President's Message

After more than two years of COVID19 disruption, functioning of courts and the legal profession is returning back to normal, albeit with some 'new normal'.

Hybrid Court and arbitration hearings, meetings, and events, it seems, are there to stay. At the same time physical meetings and events are picking up, as international travel is becoming less restrictive and pent-up urge to travel and meet people is looking for an outlet. Memory of those lost to Covid still lingers.

One foundational question to which we all have to look for answers, remains. Whether the Rule of Law sustains itself in the same way today as before?

Covid 19 had led to excessive powers devolving to the state and more particularly to the police and the bureaucracy, due to the demand of emergency circumstances and also the reduced access to courts and the deference which courts accorded to the state while handling the crisis. It also led to some level of tolerance of state authoritarianism, as people generally become resigned to their fate.

What is most essential though, is to see whether the institutions like the judiciary are able to regain their robustness and vitality, especially when faced with unprecedented attacks on its functioning while deciding contentious matters having resonance in the cacophony of the social media, where the loudest screeching voices belong to those aligned to the power centres. Voices that do not care for, do not understand, and even are opposed to the very concept of independence of judiciary and how vital it is to sustain even the basic level of the Rule of Law. Judges, who decide cases where one party wins and other loses, hand down convictions and punishments, give rulings against the state and its agencies, have no other protection and safeguard than the public faith and trust and support of an independent Bar. It requires courage and robustness to decide contentious cases while leaning towards the protection of rights of the weak and individual citizens. Authoritarianism has always hundreds of justifications, but these are to be weighed against the sacrosanct rights enshrined in the constitution which also makes the judiciary the guardian of fundamental rights to enforce limits on state powers by protecting the citizens. How do we keep our judges robust and motivated to carry out their constitutional oath to perform the duties of the judges office without fear or favour, affection or ill-will and to uphold the constitution and the laws, is the seminal question which faces the Bar and every right thinking citizen.

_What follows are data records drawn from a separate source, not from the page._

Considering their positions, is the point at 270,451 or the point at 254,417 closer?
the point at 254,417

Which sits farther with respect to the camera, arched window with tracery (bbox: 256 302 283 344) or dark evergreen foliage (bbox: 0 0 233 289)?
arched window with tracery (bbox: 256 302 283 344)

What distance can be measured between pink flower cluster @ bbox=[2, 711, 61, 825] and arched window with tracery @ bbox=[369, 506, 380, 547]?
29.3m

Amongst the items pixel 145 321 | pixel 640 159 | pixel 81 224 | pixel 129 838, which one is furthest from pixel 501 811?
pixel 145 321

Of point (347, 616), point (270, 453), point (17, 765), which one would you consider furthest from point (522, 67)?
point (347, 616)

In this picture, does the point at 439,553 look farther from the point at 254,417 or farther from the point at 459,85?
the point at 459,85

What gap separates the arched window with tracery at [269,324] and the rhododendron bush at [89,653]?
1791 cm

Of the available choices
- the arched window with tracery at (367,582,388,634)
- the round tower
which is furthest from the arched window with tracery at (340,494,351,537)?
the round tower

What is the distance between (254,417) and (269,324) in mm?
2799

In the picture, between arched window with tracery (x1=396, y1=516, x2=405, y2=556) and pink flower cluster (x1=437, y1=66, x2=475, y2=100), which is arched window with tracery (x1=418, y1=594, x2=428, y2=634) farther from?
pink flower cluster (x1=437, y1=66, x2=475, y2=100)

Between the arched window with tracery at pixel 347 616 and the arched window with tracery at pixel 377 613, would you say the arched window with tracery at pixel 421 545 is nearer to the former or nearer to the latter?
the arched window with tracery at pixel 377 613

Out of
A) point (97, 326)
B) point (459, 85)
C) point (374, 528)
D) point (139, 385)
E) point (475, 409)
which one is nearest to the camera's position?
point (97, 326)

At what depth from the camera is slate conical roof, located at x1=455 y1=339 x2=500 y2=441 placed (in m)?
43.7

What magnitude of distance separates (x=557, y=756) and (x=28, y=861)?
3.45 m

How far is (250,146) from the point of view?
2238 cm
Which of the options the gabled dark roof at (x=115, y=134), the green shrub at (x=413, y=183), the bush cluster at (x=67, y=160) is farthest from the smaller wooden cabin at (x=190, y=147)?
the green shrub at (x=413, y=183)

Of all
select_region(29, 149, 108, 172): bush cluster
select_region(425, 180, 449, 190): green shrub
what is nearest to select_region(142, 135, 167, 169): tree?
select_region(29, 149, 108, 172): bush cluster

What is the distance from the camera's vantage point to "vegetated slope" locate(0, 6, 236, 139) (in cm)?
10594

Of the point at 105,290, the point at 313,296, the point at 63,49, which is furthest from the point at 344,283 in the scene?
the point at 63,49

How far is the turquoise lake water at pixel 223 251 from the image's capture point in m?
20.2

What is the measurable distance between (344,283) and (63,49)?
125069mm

The Bar Association of India is launching the Rule of Law Events Series, with the opening event on 'Free Speech and the Judiciary: Striking a Balance for Fair and Independent Administration of Justice', with many more to follow nearly every month.

The Association is also working to complete its building project and to establish an institution for dispute avoidance and resolution which caters to the need of the emerging markets and economies as it continues to support and carry out initiates that serve to promote and sustain the rule of law in the country and globally.

Today is the time when the Bar and the legal profession has the most important role to play to nurture the drying roots of the Rule of Law and to support and help sustain and independent and robust judiciary. There is no way we can afford to fail or even fall short in this endeavour, and this is the only way we can celebrate Aazadi Ka Amrit Mahotsav.